### EXERCISE PROMPT
All lines holding the string "site" should be copied from the data below.

━━━━━━━━━━━━━━━━━━━━━━━━━━━━━━

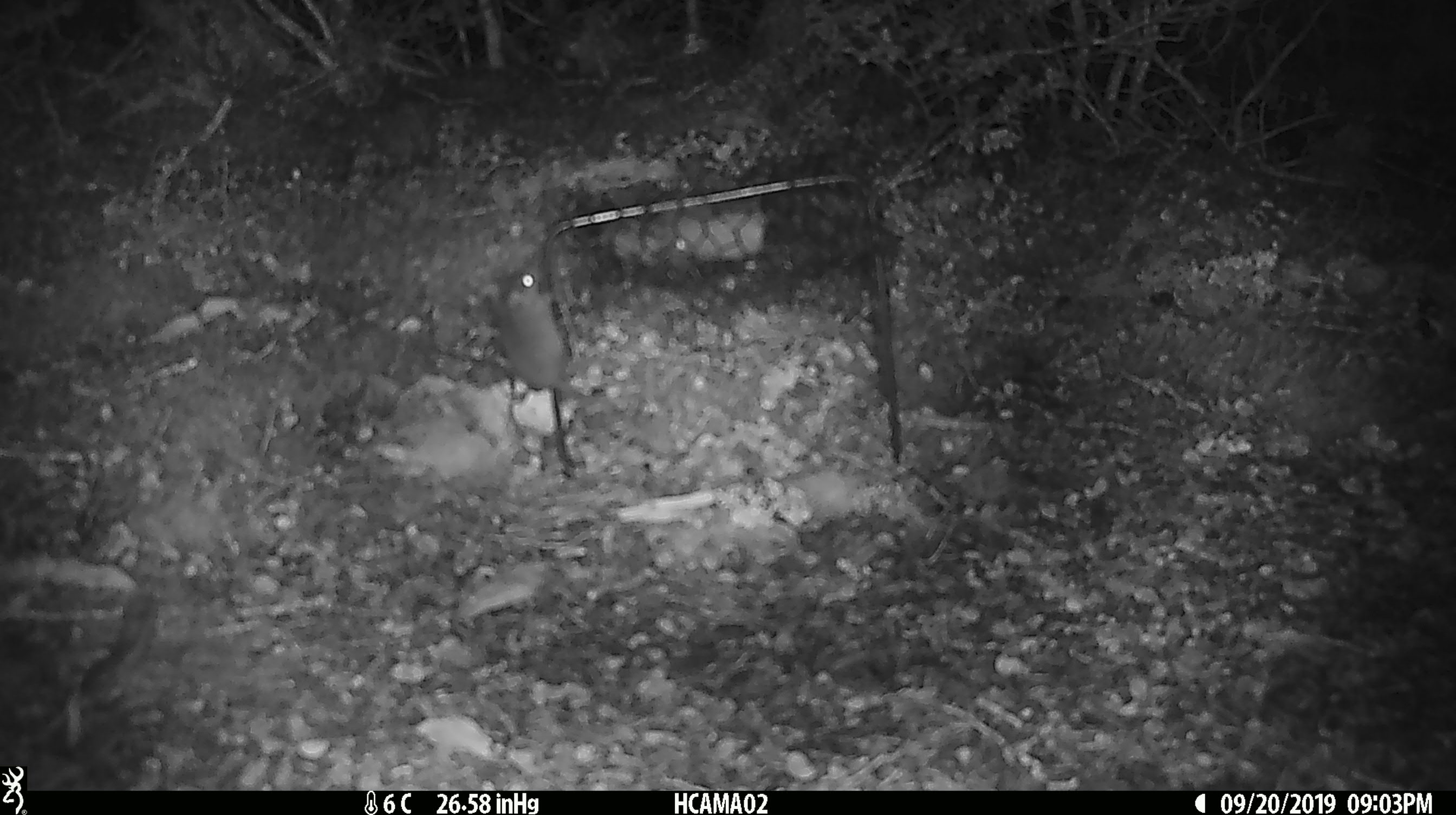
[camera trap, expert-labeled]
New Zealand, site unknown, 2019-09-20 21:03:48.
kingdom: Animalia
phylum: Chordata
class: Mammalia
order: Rodentia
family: Muridae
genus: Mus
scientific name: Mus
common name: mouse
Mouse (Mus).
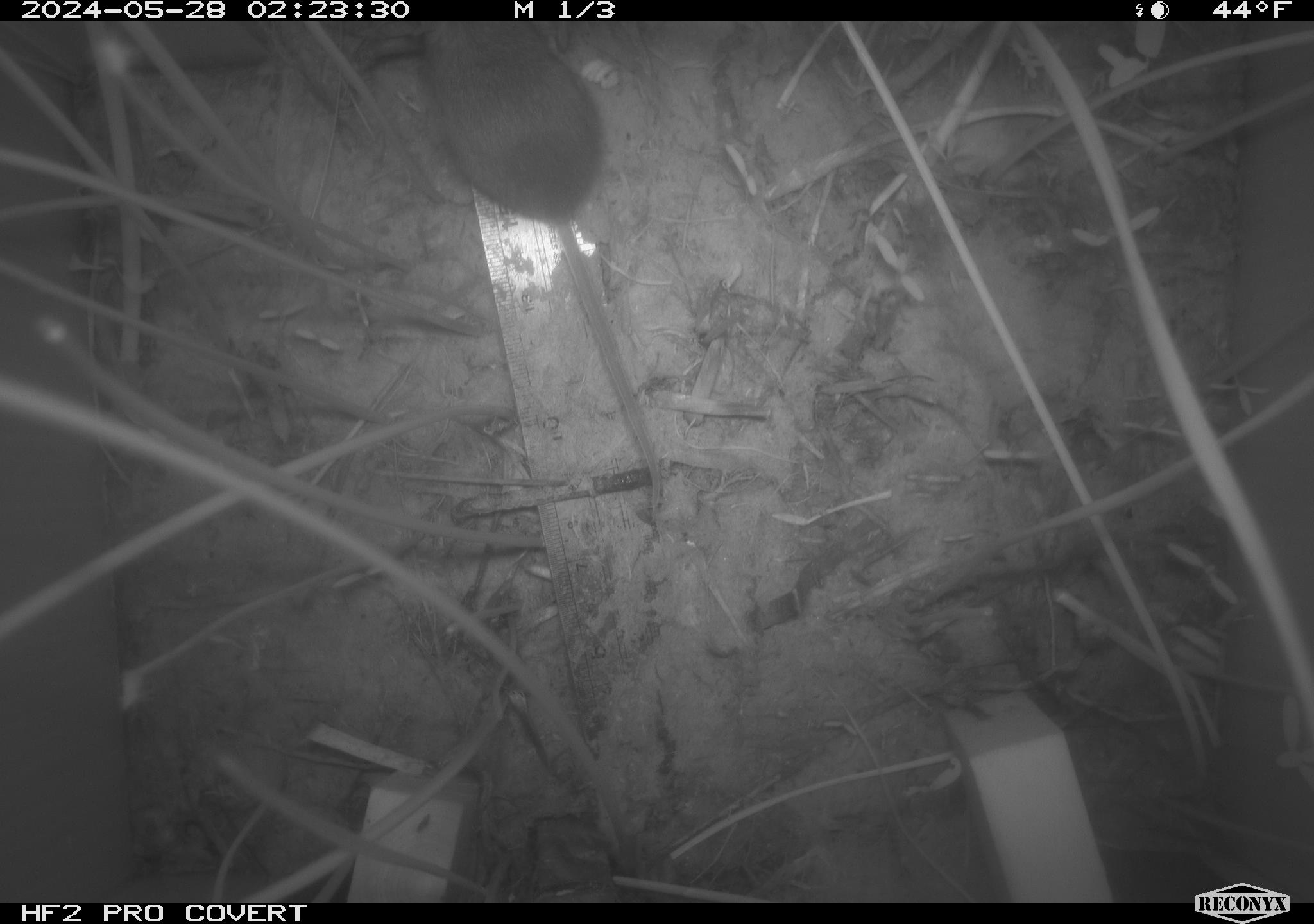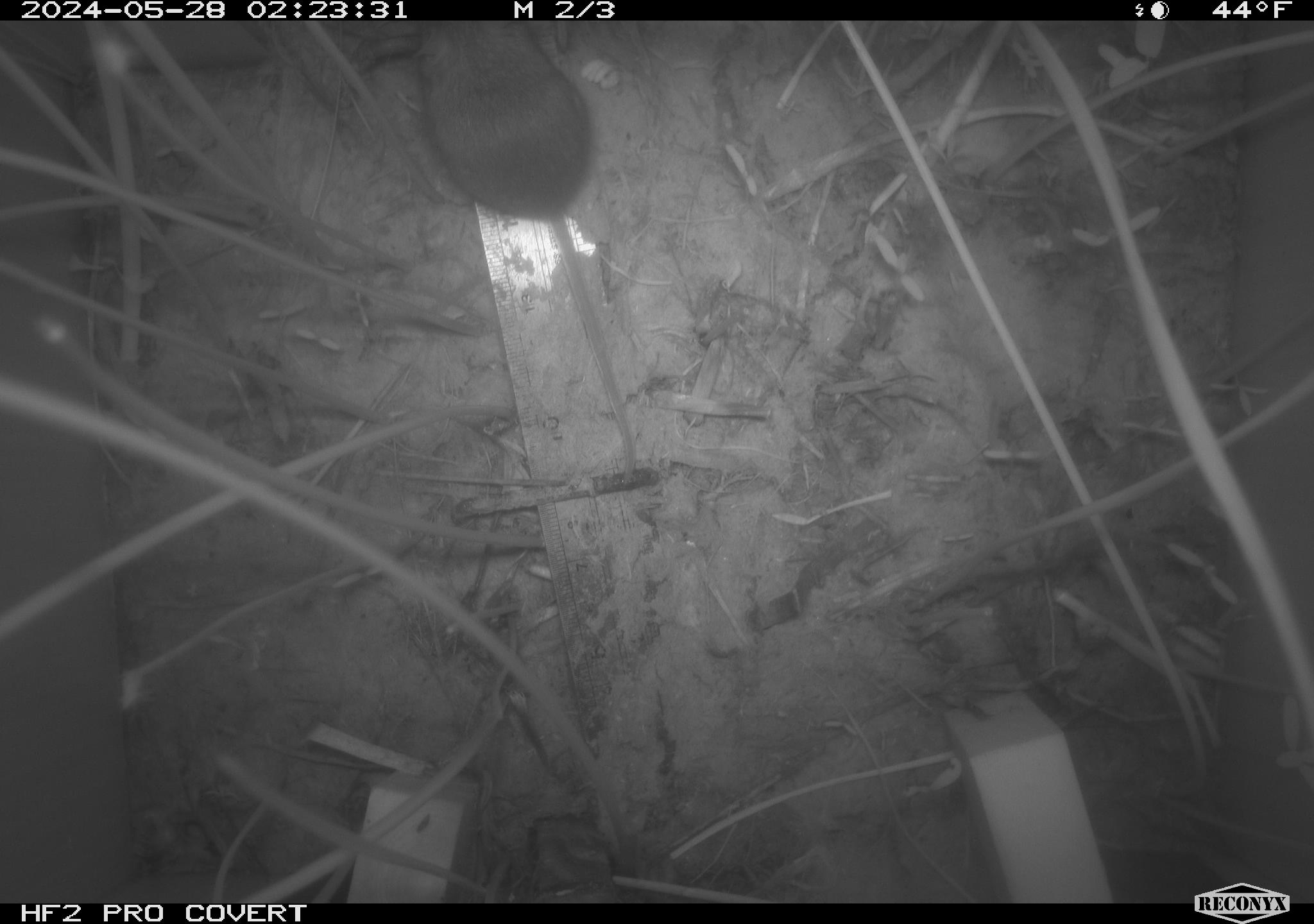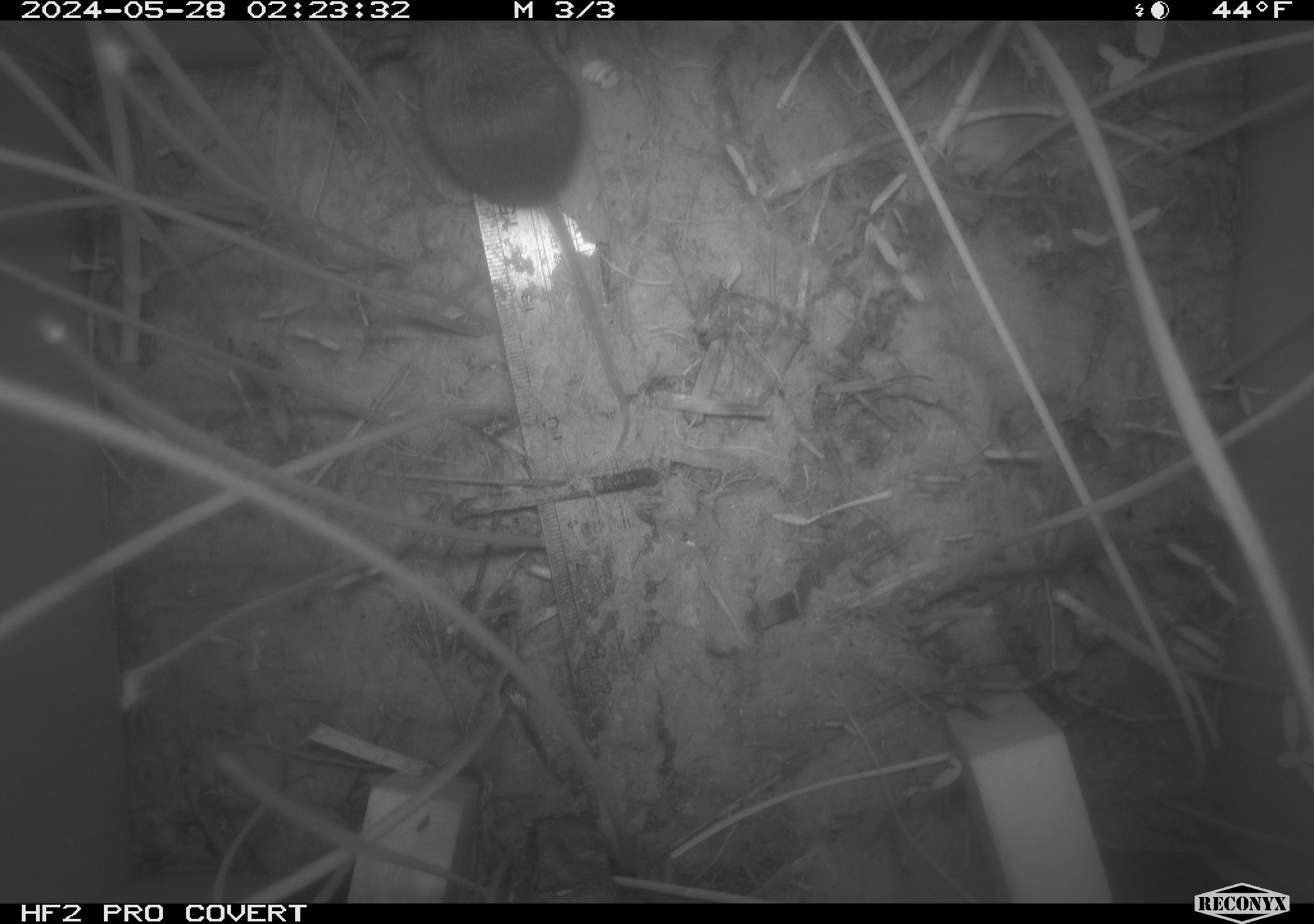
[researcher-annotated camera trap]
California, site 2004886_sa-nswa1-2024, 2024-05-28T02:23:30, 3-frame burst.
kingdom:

━━━━━━━━━━━━━━━━━━━━━━━━━━━━━━

### SOLUTION FOR THIS TASK
New Zealand, site unknown, 2019-09-20 21:03:48.
California, site 2004886_sa-nswa1-2024, 2024-05-28T02:23:30, 3-frame burst.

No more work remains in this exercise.